Hi @Rajeev S. If the client doesn't send the client_id AND client_secret, how can you be sure the refresh call is not from the only client allowed to refresh? Are you using client certs in addition? Or is there an assumption that the call is from the same client because they have the client_id and token? Client_ID is sent in URI for authcode grant so that value should be considered public.

Also, OpenID Connect (ID token) is stacked on top oAuth2 so I would just follow the spec for that instead of trying to roll your own implementation of what you have described.

Off the top of my head, this might work, but it would be prudent to run it by a third party security team for review and approval:

use the Auth Code grant type for token endpoint plus the following.

option 1: Opaque Apigee Edge token with ID token as JWT and embedded into edge token as a custom attribute.

option 2: Use JWT for entire token and add access token, refresh token, and id token as claims. Set the JWT token expiry time to just before the edge access token expiry time. See @Dino-at-Google's answer above.

Hi @Dino-at-Google, I am interested in you approach of using refresh token. Can you please give me more details on it?

sidd-harth
Participant V

Hi @Rajeev S , as per previous posts, I understand that you are looking to generate a new JWT token using a refresh_token.

In OAuth, with access_token we can also get a refresh_token, which can be used to get a new token.

As said by Dino,

There is no "refresh" token in a JWT. Normally, to get a new JWT ID Token, your system would ask the user to re-authenticate. Login again, something like that.

But if you still want to refresh your JWT. You can try below steps.

In JWT, we do not get a refresh_token.

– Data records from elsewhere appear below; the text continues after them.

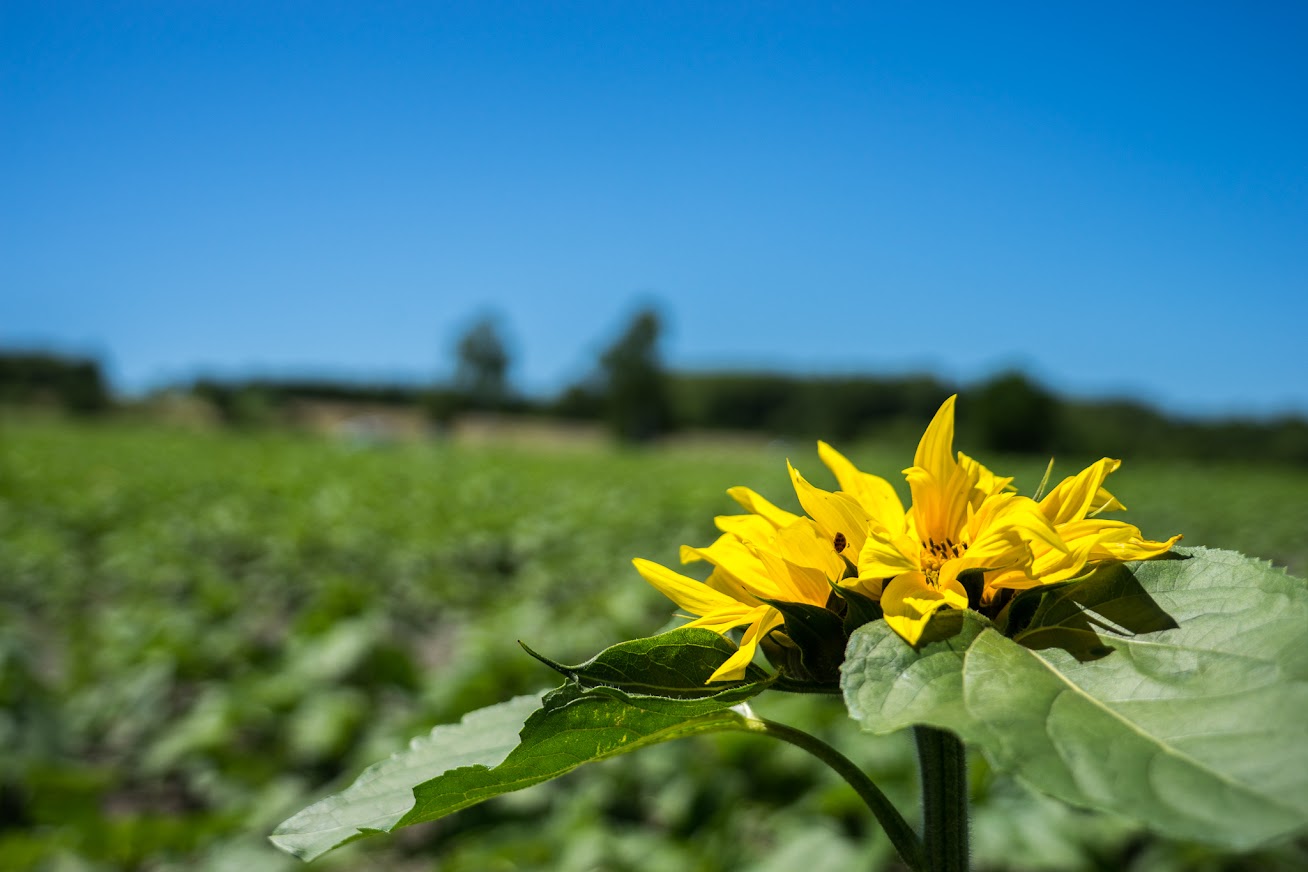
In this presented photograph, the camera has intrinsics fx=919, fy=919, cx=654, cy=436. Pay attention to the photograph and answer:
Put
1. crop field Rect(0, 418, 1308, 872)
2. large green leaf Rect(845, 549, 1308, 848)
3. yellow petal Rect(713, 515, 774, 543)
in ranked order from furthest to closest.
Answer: crop field Rect(0, 418, 1308, 872) < yellow petal Rect(713, 515, 774, 543) < large green leaf Rect(845, 549, 1308, 848)

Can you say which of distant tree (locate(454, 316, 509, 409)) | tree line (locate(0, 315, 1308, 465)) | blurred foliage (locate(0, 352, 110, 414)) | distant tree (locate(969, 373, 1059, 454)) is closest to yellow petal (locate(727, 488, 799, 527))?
tree line (locate(0, 315, 1308, 465))

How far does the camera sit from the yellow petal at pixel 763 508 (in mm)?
616

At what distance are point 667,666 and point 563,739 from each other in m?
0.08

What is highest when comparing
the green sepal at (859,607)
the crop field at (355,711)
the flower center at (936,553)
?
the flower center at (936,553)

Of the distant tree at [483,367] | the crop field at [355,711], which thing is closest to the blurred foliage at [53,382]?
the distant tree at [483,367]

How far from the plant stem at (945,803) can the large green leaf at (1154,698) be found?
12 cm

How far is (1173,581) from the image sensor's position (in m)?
0.55

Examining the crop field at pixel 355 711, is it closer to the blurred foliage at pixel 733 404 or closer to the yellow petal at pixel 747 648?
the yellow petal at pixel 747 648

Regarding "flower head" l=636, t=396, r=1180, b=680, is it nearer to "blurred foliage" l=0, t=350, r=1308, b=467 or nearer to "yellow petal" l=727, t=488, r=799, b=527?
"yellow petal" l=727, t=488, r=799, b=527

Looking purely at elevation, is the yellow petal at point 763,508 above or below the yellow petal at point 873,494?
below

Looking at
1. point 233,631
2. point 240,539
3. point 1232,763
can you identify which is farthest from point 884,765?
point 240,539

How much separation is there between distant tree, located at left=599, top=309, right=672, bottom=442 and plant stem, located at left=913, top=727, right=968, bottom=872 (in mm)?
63606

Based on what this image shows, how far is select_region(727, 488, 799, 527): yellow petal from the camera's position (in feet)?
2.02

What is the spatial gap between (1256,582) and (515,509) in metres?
10.5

So we will use the original JWT, decode it to check the expire time and generate a new token based on few Conditions,

  1. Create a new ConditonalFlow with pathsuffix as "/refreshToken"
  2. Add a DecodeJWT Policy to get all the JWT attributes.
  3. Add a RaiseFault Policy with Condition to check if received token is expired or not using "is_expired" variable. Raise a fault if the token is not yet expired.
  4. Add GenerateJWT Policy, generate a new token with same claims/details(which you got in Step2) with a lesser expire time.

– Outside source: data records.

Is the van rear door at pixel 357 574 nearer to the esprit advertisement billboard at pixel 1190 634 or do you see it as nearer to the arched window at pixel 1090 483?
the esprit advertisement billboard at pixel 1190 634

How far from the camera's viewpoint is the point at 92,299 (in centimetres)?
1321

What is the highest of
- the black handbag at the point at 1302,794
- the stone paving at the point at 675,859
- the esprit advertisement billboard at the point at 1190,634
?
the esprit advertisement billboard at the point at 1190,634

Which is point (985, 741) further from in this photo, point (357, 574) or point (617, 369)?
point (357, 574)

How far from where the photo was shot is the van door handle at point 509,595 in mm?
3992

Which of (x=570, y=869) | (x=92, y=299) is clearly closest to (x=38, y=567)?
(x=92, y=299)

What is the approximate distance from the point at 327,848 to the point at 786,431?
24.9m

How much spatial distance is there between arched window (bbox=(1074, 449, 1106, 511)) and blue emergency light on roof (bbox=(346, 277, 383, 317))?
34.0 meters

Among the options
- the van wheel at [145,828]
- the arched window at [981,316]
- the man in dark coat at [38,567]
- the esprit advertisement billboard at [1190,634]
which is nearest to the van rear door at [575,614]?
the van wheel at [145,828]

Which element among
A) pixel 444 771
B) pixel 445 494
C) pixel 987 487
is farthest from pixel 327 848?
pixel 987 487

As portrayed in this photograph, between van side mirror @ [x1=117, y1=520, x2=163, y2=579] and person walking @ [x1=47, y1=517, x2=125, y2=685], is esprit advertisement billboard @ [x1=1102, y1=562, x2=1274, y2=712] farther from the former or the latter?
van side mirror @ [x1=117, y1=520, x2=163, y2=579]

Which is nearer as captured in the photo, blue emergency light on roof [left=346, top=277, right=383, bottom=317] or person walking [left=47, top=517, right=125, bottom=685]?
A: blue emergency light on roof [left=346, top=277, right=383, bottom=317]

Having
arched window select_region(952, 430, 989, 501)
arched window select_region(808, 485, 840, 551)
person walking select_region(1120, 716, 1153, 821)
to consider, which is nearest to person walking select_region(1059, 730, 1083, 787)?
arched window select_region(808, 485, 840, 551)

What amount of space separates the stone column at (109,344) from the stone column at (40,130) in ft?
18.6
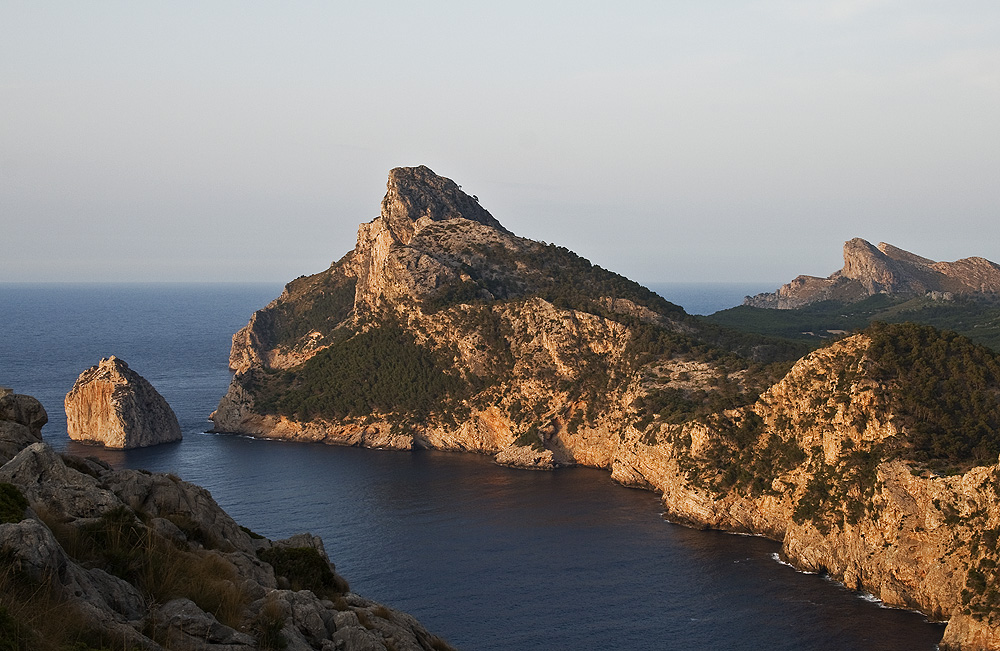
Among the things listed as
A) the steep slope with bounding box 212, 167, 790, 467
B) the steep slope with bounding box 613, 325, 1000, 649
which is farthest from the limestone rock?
the steep slope with bounding box 212, 167, 790, 467

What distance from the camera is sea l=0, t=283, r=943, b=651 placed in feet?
195

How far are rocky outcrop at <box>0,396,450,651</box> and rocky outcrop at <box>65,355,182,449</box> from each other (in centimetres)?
10506

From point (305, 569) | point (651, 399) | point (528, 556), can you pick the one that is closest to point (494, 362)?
point (651, 399)

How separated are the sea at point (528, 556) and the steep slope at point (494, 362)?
655 cm

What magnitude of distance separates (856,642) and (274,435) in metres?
96.2

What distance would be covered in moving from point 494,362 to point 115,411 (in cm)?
5425

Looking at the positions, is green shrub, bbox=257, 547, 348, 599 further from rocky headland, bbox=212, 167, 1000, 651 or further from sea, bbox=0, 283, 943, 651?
rocky headland, bbox=212, 167, 1000, 651

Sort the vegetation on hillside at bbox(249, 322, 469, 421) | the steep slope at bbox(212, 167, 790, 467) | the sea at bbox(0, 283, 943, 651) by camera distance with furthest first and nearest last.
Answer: the vegetation on hillside at bbox(249, 322, 469, 421), the steep slope at bbox(212, 167, 790, 467), the sea at bbox(0, 283, 943, 651)

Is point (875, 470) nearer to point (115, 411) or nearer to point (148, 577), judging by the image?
point (148, 577)

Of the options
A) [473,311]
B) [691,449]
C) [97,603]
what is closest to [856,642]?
[691,449]

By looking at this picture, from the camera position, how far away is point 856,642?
56812mm

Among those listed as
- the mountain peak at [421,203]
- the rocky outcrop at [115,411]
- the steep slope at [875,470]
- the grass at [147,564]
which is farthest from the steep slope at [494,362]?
the grass at [147,564]

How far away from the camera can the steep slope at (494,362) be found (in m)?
113

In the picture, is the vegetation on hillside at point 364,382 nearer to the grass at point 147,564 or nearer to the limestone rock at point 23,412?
the limestone rock at point 23,412
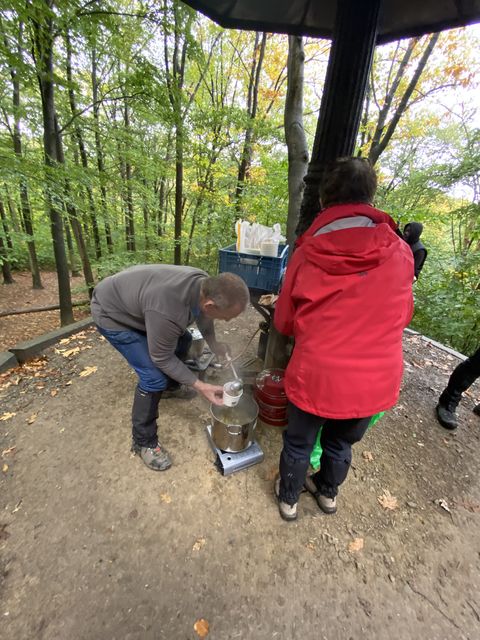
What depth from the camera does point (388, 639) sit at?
147 centimetres

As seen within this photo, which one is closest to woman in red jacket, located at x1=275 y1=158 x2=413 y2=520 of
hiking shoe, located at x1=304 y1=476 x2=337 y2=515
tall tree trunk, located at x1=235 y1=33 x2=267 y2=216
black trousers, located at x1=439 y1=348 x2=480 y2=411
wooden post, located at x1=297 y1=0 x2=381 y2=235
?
wooden post, located at x1=297 y1=0 x2=381 y2=235

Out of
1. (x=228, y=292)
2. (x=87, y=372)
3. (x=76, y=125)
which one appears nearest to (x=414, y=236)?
(x=228, y=292)

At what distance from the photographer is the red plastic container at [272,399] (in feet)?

I did not try this, so I am not sure if it works or not.

I am SURE, that technically, this would work. If you do this, be careful.

If you don't take care to track the number of times a JWT has been "Refreshed" in this way, you will essentially have a never-expiring token. It is a token that can always be refreshed, forever and ever. That is probably not what you want. So you would need to insert a "refresh count" or something like that as a claim into the signed JWT, and you would need to enforce a limit on the number of refreshes you allow.

Also I wouldn't want the logic to "refresh" a JWT in this way only if it were expired. I Would want the logic to allow refresh only if the JWT is NOT expired.

EVEN IF YOU DO THAT, it raises the question - why not just issue one JWT with an expiry that is N* the original expiry?

Suppose the JWT expires in 24 hours and you allow 5 "refreshes". Why not just issue the single JWT and allow it to expire in 5*24 hours = 120 hours ? It saves you a lot of trouble.